On Sunday, the last day, Roy arranged some nice winds, 13/14 kts, so we got all condition on a plate this weekend. Mast and rigging were set on “base” and in a good spirit we went to the starting area. Our lead on number two, Dunquerke Plaissance, was 11 points with a second place as a worst. Normally spoken you cannot give victory away with only 2 races left. Maybe because of that, we started a bit reckless on the first race of the day. At the start we were not in the most optimal position and were forced to the starting line a bit too early. After the starting signal, we were not sure of having started too early together with the field. Were we too early or not? We decided to continue sailing and wait for the committee to call the early starters through the VHF. It took at least 45 seconds before the committee started this and finally after 6 boats being mentioned, we were the last one. A quick gibe and back to the starting line. This seemed to take ages against the current. Would this cost us the championship? Then a catching-up race. The field was half way the up-wind buoy. We decided for an extreme tack to the right to keep free winds and shallow waters and to get favored by the early tidal change. All or nothing! At the up-wind mark, we caught up some boats and looked for freedom after a gibe set. Eventually, we finished 3 rd, but became 10 th on corrected time. Pfff, nice unnecessary  set- back. Another one like that and we are dead.

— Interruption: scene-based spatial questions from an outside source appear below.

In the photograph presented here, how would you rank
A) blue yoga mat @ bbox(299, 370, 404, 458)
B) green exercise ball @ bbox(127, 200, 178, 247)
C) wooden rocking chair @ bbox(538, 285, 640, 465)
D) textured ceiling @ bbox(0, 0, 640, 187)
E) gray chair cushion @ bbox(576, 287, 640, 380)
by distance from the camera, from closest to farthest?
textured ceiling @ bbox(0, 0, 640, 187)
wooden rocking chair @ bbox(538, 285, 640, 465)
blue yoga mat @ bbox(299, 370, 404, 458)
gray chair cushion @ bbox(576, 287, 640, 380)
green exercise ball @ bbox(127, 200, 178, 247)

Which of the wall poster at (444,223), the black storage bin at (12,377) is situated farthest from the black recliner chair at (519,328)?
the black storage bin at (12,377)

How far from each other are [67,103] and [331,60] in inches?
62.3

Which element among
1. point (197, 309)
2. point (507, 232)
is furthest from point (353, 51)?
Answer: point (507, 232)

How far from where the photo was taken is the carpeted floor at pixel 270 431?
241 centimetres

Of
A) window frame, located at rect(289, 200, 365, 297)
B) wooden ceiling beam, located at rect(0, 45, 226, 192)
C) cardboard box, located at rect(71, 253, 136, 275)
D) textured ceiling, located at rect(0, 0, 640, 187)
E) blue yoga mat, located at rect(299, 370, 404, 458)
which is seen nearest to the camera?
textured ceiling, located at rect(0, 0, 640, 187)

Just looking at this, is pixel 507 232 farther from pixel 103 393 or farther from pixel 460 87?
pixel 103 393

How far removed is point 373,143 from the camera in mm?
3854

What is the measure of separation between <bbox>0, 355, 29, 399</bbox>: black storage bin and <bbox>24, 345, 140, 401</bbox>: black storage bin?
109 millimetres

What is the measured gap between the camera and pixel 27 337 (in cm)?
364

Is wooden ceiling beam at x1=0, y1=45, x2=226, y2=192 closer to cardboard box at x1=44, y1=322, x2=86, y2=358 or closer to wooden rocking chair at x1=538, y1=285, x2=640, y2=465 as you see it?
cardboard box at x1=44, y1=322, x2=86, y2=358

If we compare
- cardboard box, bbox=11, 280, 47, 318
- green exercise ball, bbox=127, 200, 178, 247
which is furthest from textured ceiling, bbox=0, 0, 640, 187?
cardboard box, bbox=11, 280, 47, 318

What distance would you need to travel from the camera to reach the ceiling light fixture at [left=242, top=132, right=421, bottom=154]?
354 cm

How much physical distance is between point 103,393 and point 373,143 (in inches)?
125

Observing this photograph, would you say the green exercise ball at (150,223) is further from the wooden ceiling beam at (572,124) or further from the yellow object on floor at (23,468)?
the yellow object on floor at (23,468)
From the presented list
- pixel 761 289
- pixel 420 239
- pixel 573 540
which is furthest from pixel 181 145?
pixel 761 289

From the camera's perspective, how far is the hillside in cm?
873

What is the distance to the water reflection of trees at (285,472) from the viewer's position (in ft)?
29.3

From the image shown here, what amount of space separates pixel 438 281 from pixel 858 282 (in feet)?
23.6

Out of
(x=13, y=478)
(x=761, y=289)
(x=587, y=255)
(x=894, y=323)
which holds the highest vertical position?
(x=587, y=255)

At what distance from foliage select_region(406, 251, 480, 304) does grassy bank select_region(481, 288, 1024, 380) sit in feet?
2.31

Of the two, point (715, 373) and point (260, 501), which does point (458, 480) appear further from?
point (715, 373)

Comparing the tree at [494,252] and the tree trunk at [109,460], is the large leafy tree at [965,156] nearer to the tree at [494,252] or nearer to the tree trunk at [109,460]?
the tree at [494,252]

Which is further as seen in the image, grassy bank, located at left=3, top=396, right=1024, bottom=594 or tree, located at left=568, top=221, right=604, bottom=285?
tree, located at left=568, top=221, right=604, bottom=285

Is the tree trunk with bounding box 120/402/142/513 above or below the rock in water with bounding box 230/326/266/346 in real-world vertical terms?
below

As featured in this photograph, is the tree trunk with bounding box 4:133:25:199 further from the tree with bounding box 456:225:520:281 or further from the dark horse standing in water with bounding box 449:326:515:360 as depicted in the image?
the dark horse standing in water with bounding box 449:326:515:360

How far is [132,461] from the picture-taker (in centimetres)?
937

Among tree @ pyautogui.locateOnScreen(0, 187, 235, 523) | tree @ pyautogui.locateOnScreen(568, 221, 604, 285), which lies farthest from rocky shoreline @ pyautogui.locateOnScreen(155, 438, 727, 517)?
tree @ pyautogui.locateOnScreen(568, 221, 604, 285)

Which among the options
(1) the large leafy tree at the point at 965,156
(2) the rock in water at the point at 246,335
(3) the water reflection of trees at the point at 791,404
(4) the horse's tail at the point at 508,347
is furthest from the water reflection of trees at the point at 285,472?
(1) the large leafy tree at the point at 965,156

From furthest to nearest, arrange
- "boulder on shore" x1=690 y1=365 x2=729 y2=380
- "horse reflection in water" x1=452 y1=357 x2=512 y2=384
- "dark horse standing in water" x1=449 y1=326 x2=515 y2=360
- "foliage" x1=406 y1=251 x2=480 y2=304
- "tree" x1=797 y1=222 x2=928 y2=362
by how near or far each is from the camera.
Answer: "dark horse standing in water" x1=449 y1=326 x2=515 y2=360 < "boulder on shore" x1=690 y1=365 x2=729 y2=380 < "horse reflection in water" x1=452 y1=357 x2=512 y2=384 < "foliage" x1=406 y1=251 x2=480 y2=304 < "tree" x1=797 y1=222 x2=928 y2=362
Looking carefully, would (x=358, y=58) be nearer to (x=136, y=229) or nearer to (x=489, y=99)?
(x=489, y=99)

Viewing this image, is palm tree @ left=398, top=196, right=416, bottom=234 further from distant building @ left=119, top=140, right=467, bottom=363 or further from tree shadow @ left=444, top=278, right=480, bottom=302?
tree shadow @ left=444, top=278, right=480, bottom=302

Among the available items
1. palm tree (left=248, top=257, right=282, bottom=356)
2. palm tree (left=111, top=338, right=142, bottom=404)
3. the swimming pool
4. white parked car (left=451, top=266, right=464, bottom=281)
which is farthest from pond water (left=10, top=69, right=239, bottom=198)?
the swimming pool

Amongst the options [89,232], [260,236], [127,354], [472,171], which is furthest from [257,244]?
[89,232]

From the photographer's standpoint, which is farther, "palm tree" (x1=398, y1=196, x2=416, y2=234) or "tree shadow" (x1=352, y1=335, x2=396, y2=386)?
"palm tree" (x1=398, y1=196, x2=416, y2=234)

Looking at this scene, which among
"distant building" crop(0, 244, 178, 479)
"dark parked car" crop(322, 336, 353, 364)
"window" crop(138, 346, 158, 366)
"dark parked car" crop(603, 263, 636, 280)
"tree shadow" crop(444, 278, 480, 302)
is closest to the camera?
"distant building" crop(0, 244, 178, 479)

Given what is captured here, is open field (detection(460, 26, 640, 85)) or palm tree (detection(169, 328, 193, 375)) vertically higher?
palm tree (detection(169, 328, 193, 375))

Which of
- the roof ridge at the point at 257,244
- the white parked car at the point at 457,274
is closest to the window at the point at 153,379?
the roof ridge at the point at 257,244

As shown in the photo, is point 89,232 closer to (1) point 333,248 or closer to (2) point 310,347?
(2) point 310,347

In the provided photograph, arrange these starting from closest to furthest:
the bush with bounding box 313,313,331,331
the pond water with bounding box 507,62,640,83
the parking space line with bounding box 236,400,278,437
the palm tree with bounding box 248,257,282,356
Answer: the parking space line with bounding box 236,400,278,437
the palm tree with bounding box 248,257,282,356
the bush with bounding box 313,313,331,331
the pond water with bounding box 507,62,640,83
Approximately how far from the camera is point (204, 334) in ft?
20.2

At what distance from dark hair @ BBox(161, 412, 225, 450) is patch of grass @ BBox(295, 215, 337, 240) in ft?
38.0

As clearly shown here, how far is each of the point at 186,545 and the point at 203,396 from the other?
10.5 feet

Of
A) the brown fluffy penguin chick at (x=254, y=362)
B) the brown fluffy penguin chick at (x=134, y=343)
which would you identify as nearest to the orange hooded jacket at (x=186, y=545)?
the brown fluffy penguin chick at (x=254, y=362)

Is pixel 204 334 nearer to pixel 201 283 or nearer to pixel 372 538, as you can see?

J/111 Xcentric Ripper winning sailing teamIn the final race we try to get our focus back and make no stupid mistakes. Fortunately for us, at the end of this up-wind down-wind race there was a nice desert for us, finishing at Breskens.  The course from the committee vessel to the finish looks like a nice reach course, ideal for a J/111. Here we can build distance to the field. For me the tactical aim is to go into this reach first and then take profit on the rest in minutes. Good start, nice tacks to the up-wind mark, getting around first.” Havoc” follows second and appeared to go very fast downwind today. With their symmetrical spinnaker they could go much deeper and had lots of advantage with the current. Near the bottom mark, being the committee boat Barracuda, they came very close. We could position ourselves as the inner yacht in the rounding and gibe, so we could go into the reach freely. Immediate we hoisted the stay-sail for more power. What we hoped for happened, the distance to “Havoc” became bigger, and our little boat went like hell!

Finally we had a 1.45 minute lead at the finish, enough for the first place. We could distract the sour 10 th place and became Dutch Champion. “Dunquerke Plaissance” became a very good 2nd and “Havoc” 3rd in our class, IRC 2.

Of note, the J/33 QUANTUM RACING sailed by Jeroen van der Velden took first place in IRC 3!  Congratulations to all.